A spokeswoman for Camelot said that treating suppliers in a more open and socially responsible way was becoming increasingly more important for the company.
She told SM: "Social responsibility is now much more a part of our package to win the lottery contract. Camelot exists for only one reason: to run the National Lottery.
"If we don't win the next bid in 2009, we will all go our separate ways and the suppliers lose all our business.
"We are stepping up our supplier forums to explain the policy and communication is now a lot more two-way than before," she added.
Camelot was put together by five shareholders, including Consignia, Cadbury Schweppes and Fujitsu Services, to bid for the first contract to run the lottery in 1994.
Last year Camelot beat Richard Branson's People's Lottery Group to retain the contract until 2009.
Michael Littlechild, chief executive of the ethical business consultancy GoodCorporation, said having a social policy clearly stating limits on supplier business was not common, but could help to create a more resilient supply chain.
"It is not a policy that we see in social reports very often," he said. "For the client it's about risk management and the policy may have been implied before but not written down."

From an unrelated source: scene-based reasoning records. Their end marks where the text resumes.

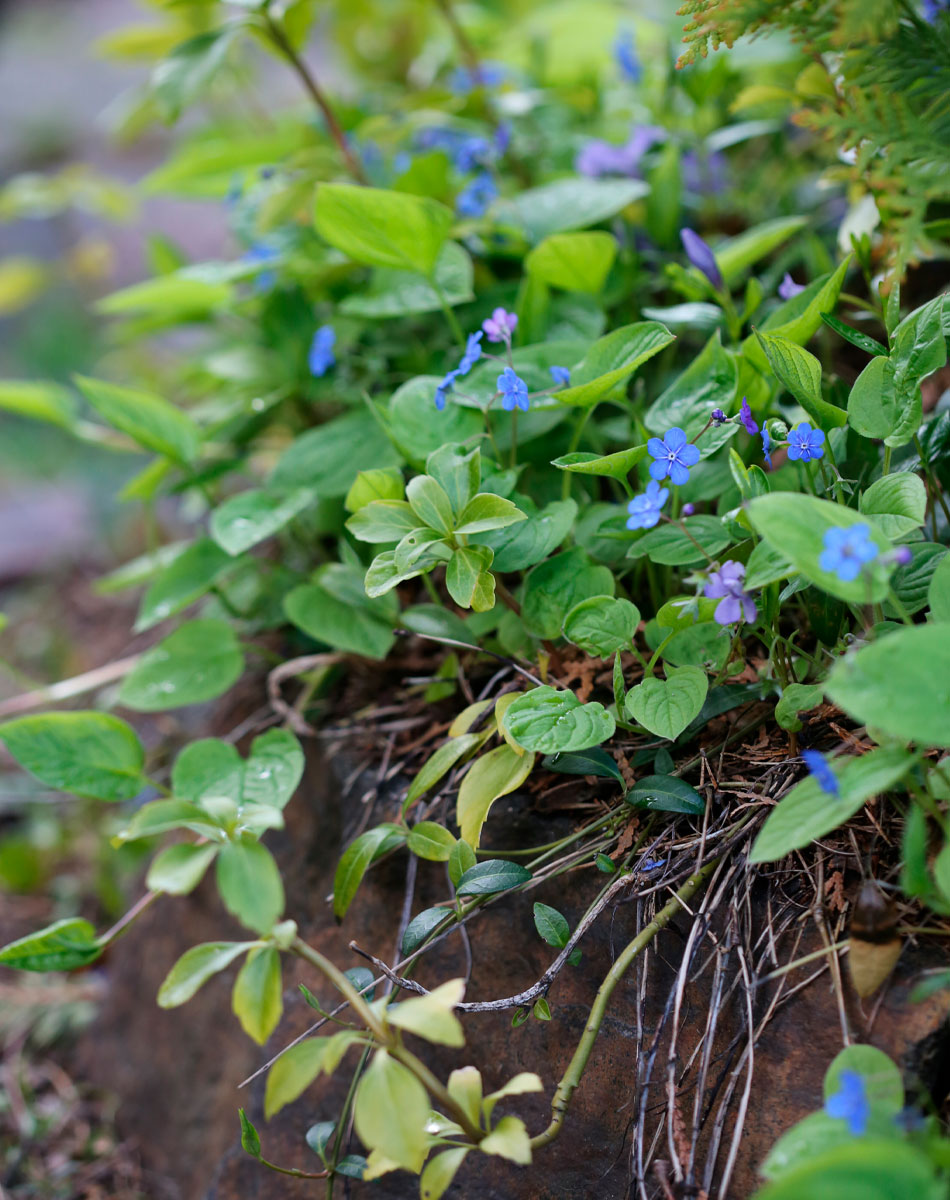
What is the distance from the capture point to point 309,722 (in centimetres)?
127

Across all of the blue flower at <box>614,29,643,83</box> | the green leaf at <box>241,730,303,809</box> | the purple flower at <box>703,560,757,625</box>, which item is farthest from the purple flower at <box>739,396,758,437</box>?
the blue flower at <box>614,29,643,83</box>

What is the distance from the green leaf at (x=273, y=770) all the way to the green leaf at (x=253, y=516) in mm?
239

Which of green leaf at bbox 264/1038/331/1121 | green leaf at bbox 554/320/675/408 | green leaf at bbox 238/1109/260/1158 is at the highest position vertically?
green leaf at bbox 554/320/675/408

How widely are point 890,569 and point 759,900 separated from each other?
33cm

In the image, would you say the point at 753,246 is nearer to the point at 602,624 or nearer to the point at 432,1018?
the point at 602,624

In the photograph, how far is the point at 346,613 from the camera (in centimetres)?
116

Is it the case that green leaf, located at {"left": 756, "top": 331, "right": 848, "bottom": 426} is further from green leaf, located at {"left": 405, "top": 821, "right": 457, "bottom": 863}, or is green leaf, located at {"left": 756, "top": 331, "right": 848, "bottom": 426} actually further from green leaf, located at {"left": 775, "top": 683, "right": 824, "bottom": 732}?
green leaf, located at {"left": 405, "top": 821, "right": 457, "bottom": 863}

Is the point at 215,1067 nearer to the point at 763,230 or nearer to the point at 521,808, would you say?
the point at 521,808

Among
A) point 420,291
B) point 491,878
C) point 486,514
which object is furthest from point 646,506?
point 420,291

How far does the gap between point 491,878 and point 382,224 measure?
31.4 inches

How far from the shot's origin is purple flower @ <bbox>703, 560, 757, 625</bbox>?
756mm

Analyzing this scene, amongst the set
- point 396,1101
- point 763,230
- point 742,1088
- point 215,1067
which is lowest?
point 215,1067

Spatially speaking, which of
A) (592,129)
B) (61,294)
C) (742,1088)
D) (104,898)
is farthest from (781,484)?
(61,294)

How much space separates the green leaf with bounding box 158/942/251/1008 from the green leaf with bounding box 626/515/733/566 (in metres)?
0.52
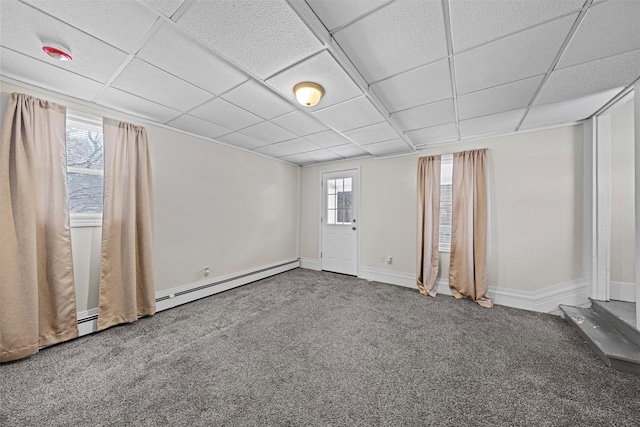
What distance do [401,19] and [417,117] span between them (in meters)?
1.50

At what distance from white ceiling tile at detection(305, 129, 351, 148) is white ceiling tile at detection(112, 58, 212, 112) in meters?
1.49

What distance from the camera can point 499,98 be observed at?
2213 mm

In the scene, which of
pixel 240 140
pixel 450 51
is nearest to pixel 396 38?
pixel 450 51

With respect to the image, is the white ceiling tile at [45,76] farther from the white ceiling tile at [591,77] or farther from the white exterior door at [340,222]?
the white ceiling tile at [591,77]

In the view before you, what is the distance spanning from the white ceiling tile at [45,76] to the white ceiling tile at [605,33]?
3.68 metres

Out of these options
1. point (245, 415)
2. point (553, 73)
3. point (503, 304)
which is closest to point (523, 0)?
point (553, 73)

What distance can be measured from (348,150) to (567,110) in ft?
8.86

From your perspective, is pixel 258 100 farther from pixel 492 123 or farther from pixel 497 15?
pixel 492 123

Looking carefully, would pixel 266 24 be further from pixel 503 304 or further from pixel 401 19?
pixel 503 304

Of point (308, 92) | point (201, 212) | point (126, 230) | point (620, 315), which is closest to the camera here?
point (308, 92)

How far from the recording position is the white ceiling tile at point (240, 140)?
3.29 metres

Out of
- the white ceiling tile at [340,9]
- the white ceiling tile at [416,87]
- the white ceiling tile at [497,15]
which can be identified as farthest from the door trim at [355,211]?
the white ceiling tile at [340,9]

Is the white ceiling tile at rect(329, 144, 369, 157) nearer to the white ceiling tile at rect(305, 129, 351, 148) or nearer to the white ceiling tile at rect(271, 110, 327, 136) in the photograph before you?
the white ceiling tile at rect(305, 129, 351, 148)

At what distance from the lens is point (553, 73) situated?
1.81m
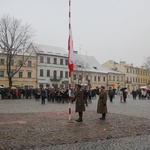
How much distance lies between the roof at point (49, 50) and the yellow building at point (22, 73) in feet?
10.1

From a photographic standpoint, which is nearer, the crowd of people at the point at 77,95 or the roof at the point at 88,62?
the crowd of people at the point at 77,95

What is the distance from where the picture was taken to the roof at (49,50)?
69275mm

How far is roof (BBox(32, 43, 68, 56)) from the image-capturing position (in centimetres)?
6928

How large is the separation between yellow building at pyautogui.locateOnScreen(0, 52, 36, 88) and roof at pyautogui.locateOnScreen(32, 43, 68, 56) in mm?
3069

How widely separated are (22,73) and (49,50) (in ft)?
34.7

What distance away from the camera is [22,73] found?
216ft

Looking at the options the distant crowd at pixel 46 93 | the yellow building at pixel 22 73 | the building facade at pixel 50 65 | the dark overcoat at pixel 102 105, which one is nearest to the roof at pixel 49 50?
the building facade at pixel 50 65

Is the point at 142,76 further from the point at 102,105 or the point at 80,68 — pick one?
the point at 102,105

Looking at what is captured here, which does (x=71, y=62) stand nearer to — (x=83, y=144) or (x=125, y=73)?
(x=83, y=144)

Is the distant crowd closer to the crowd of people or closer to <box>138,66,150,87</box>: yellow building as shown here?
the crowd of people

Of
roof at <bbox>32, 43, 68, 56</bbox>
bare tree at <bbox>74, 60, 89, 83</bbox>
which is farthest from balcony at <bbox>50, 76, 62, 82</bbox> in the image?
roof at <bbox>32, 43, 68, 56</bbox>

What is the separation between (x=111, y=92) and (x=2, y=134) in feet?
75.4

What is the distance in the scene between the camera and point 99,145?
26.2ft

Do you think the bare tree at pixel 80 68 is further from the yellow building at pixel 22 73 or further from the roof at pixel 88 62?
the yellow building at pixel 22 73
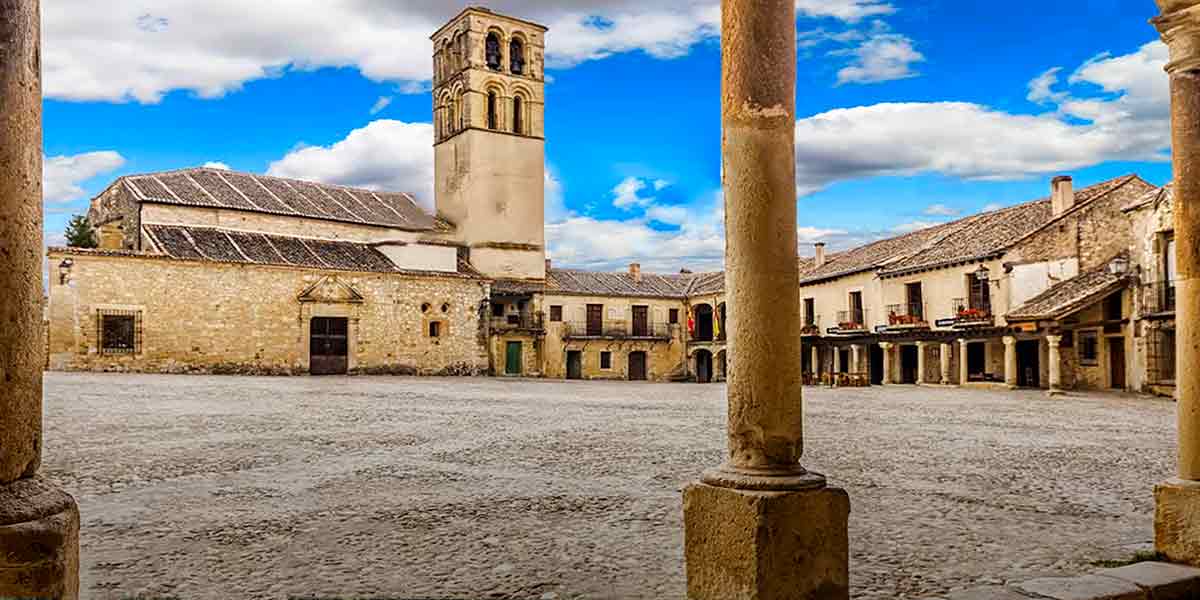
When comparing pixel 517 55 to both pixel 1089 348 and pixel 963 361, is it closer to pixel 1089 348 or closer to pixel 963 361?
pixel 963 361

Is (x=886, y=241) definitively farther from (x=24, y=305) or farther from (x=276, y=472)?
(x=24, y=305)

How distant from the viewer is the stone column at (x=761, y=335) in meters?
3.34

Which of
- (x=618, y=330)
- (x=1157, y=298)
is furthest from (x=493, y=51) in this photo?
(x=1157, y=298)

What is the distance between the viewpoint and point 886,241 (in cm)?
3444

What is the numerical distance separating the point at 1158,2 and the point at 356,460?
654 centimetres

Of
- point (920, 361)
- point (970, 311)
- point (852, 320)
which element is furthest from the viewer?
point (852, 320)

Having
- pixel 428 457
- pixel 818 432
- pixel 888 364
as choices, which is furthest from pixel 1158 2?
pixel 888 364

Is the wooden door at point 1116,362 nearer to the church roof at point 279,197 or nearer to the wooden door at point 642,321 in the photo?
the wooden door at point 642,321

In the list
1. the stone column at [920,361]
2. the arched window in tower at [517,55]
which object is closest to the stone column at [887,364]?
the stone column at [920,361]

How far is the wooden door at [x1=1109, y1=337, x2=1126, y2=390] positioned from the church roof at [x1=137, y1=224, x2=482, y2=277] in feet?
67.3

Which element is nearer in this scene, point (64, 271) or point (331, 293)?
point (64, 271)

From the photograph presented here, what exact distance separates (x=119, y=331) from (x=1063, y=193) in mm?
27413

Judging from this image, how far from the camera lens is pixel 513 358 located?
34.8 metres

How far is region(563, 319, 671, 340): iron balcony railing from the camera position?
37.7 metres
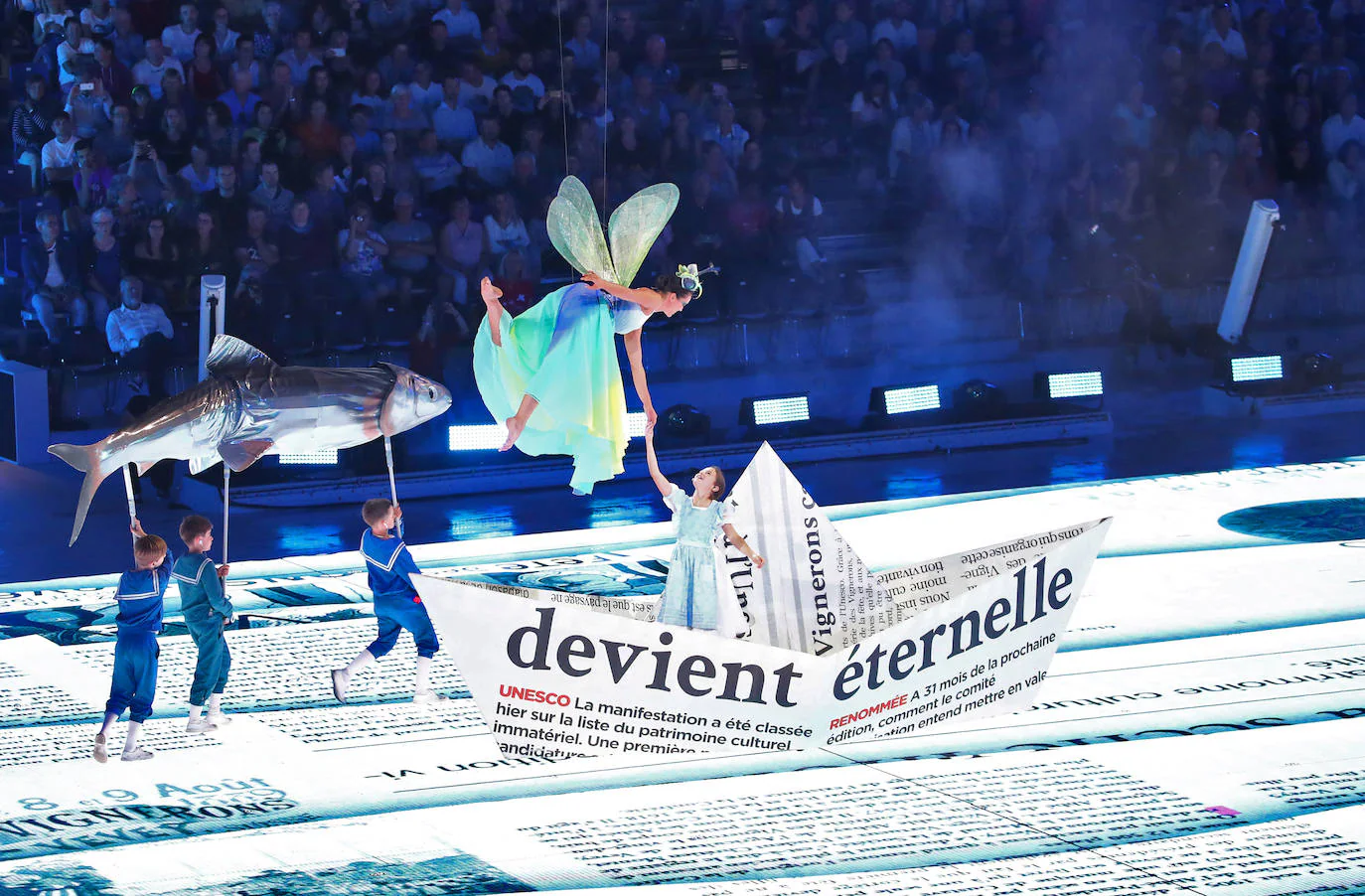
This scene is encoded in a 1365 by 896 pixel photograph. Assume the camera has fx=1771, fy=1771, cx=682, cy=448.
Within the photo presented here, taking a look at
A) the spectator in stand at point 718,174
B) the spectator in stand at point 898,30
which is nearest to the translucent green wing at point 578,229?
the spectator in stand at point 718,174

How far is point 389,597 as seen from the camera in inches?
260

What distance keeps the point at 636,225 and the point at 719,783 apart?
6.97ft

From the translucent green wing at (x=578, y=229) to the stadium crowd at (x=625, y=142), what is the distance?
4845mm

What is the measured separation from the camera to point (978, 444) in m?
12.1

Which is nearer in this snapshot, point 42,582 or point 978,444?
point 42,582

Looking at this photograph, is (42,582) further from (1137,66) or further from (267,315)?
(1137,66)

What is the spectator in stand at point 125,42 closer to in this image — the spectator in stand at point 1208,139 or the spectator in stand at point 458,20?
the spectator in stand at point 458,20

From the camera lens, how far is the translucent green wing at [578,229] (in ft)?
21.5

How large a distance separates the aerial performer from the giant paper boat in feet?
2.19

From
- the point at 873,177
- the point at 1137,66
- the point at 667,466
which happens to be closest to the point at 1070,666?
the point at 667,466

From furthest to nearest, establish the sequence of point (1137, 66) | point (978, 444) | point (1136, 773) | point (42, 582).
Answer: point (1137, 66) → point (978, 444) → point (42, 582) → point (1136, 773)

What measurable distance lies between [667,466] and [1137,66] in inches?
241

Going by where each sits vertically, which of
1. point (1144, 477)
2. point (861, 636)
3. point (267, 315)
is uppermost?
point (267, 315)

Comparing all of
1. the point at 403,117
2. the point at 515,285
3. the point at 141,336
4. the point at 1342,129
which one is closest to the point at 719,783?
the point at 515,285
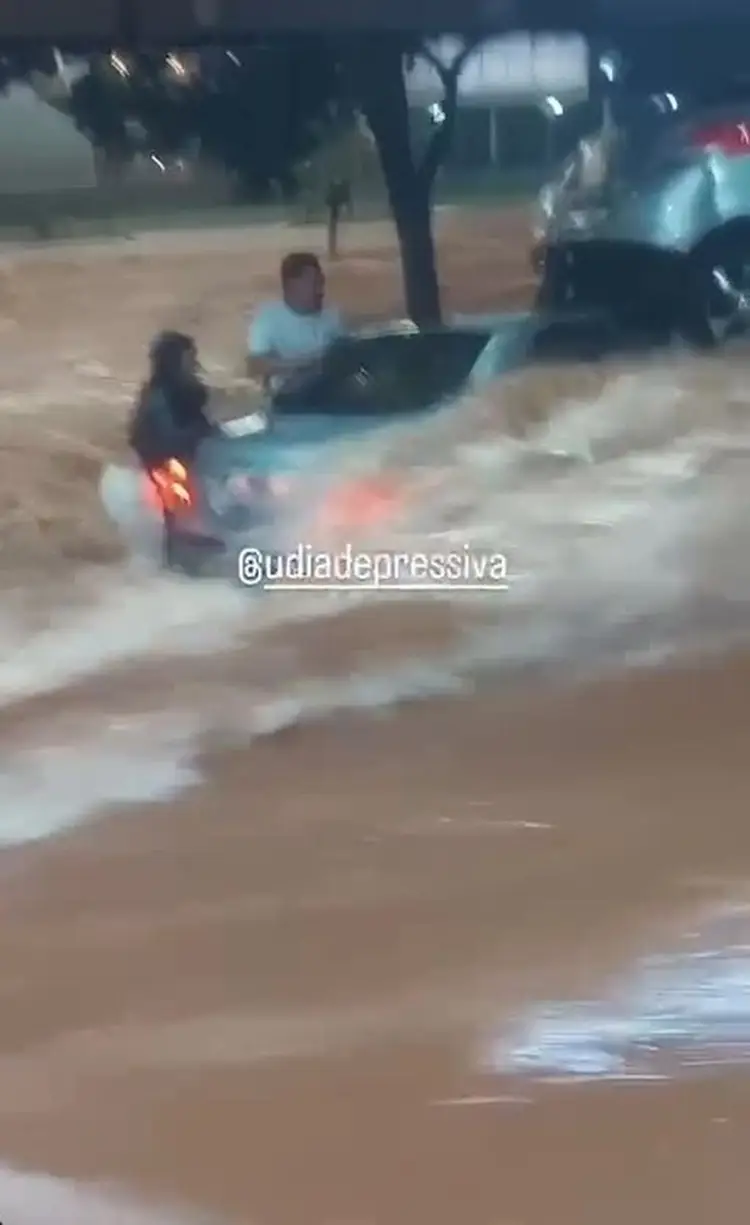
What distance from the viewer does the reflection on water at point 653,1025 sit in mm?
930

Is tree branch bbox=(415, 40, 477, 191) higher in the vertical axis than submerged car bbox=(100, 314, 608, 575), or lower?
higher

With suppliers not reliant on any one client, they will have to work with many clients and so the policy has encouraged competition to assure a health supply chain."
He added that SMEs could fall into the trap of relying too heavily on one client.
Simon Marsden, purchasing manager at the CHE Group, which operates Choice Hotels Europe, believed a percentage policy had to be flexible.
"It's a good policy but it must be flexible," he said. "Circumstances can change where the business becomes much more than 20 per cent if the supplier loses other clients."